┌─ Teks Kajian
PPDS Undip
Tuntutan Jaksa Terlalu Ringan di Bawah 5 Tahun, Keluarga Aulia Risma Berharap Hakim Beri Vonis Adil
Tuntutan tiga terdakwa kasus pemerasan Program Pendidikan Dokter Spesialis (PPDS) Universitas Diponegoro (Undip) diangap terlalu ringan.
Penulis: Raf | Editor: raka f pujangga
TRIBUNJATENG.COM, SEMARANG - Tuntutan tiga terdakwa kasus pemerasan Program Pendidikan Dokter Spesialis (PPDS) Universitas Diponegoro (Undip) diangap terlalu ringan bagi Keluarga dr. Aulia Risma Lestari.
Tuntutan jaksa terhadap korban yang menyebabkan kematian berada di bawah lima tahun penjara.
Belum lagi dipotong masa tahanan yang membuat para terdakwa lebih cepat keluar dari hukuman.
Baca juga: Taufik Mantan Kaprodi PPDS Undip Dituntut 3 Tahun Penjara di Sidang Kasus Tewasnya dr Aulia Risma
Tiga terdakwa tersebut adalah Taufik Eko Nugroho (TEN), eks Kaprodi PPDS Undip, Sri Maryani (SM) yang merupakan staf administrasi PPDS Undip, dan Zara Yupita Azra (ZYA) dokter senior korban.
Kuasa hukum keluarga Aulia Risma, Yulisman Alim, mengatakan tuntutan yang dibacakan jaksa terlalu ringan.
"Saya mewakili pihak keluarga atas tuntutan yang barusan disampaikan, dibacakan kami merasa kurang puas atas tuntutan itu karena menurut kami itu terlalu rendah gitu," kata Alim saat ditemui di Pengadilan Negeri Semarang, Rabu (10/9/2025).
Menurutnya, tuntutan hukuman untuk para terdakwa minimal lima tahun penjara.
Namun, jaksa membacakan tuntutan di bawah lima tahun penjara.
"Belum lagi dipotong masa tahanan," ujarnya.
Setelah mendengarkan tuntutan jaksa, tim hukum akan segera mendiskusikannya dengan pihak keluarga korban.
"Kami mohon majelis bisa memutuskan ya seadil-adilnya lah gitu," lanjut Alim.
Eks Kaprodi Program Pendidikan Dokter Spesialis (PPDS) Universitas Diponegoro (Undip) Taufik, dituntut 3 tahun penjara karena diduga melakukan pemerasan.
└─
┌─ Data Tercatat
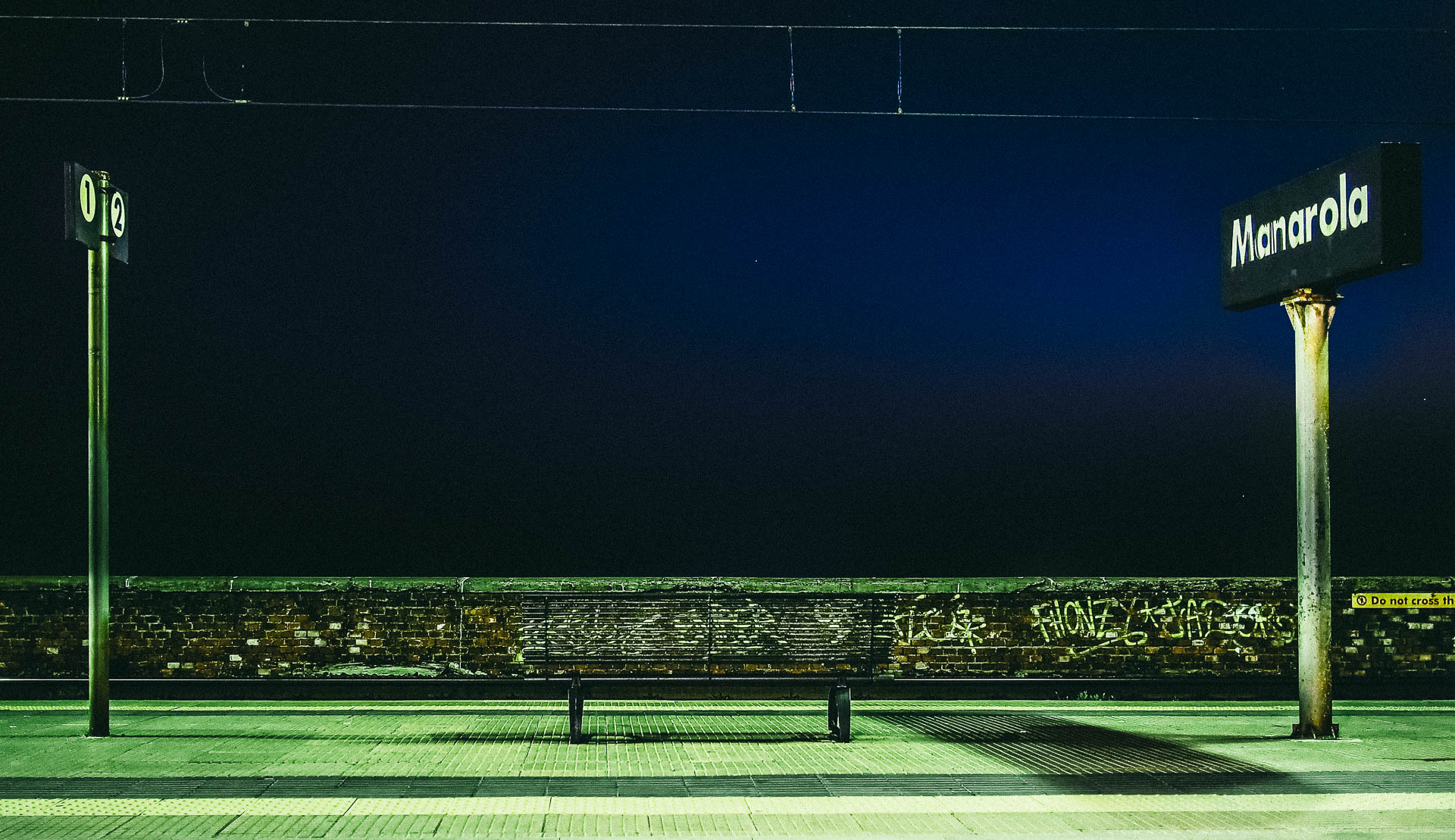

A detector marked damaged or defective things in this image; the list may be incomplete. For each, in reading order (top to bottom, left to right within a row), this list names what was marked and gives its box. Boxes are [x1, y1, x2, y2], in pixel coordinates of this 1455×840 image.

rusty pole [1285, 291, 1340, 742]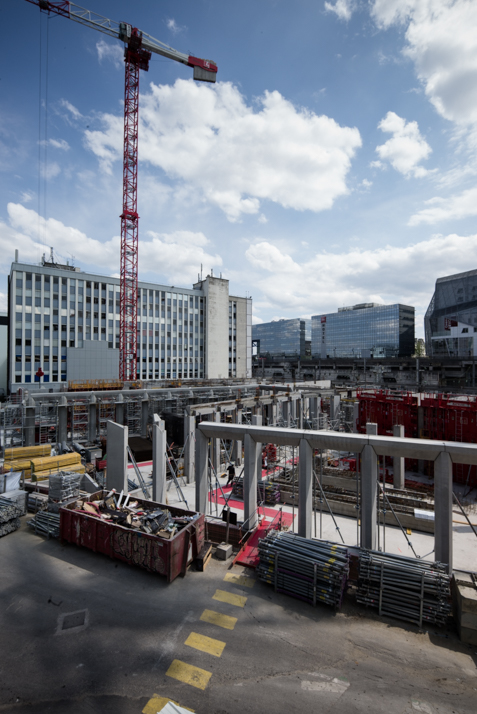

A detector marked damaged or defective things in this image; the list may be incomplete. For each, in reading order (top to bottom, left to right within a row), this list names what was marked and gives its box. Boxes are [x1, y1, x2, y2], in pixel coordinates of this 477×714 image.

rusty skip container [58, 486, 204, 580]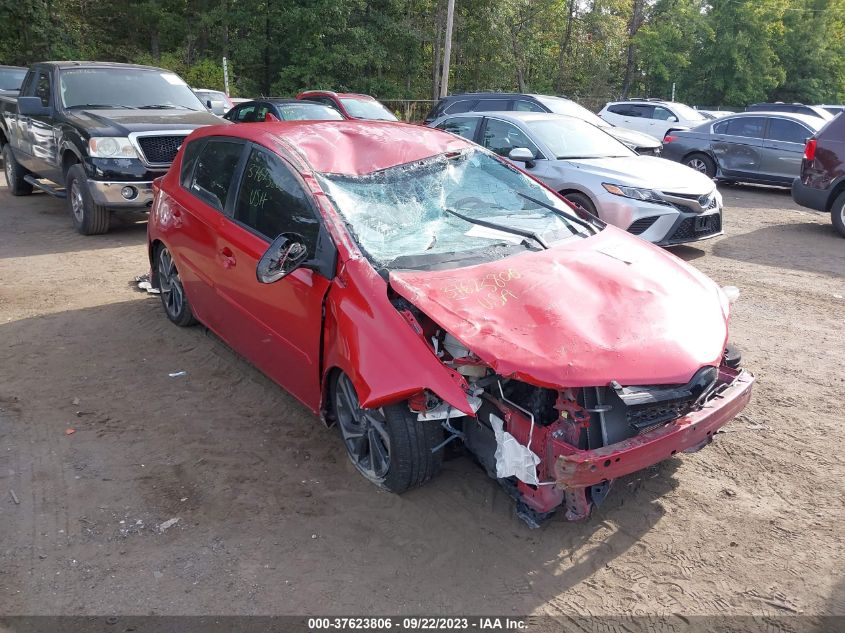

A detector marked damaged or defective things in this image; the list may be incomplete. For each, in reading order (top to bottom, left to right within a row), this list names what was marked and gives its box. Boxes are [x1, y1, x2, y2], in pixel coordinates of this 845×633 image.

shattered windshield [316, 149, 592, 270]
red damaged car [145, 118, 752, 524]
crushed hood [390, 227, 724, 386]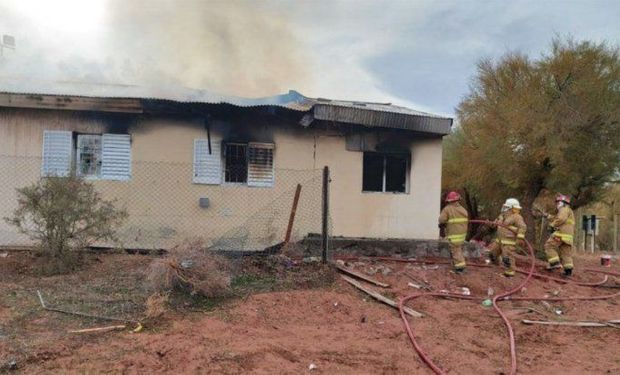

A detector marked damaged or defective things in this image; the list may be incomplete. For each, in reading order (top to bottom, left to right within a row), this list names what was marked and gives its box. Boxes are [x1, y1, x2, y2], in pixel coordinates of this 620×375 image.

broken window [76, 134, 103, 178]
burned house [0, 83, 452, 251]
broken window [224, 143, 248, 184]
broken window [360, 152, 410, 194]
└─
▶ **Tujuan Tugas**: Daftarkan semua terdakwa yang disebutkan dalam berita tentang kasus PPDS Undip, disertai kedudukan masing-masing menurut teks tersebut.

▶ **Jawaban Latihan**:
- Taufik Eko Nugroho (TEN), eks Kaprodi PPDS Undip
- Sri Maryani (SM), staf administrasi PPDS Undip
- Zara Yupita Azra (ZYA), dokter senior korban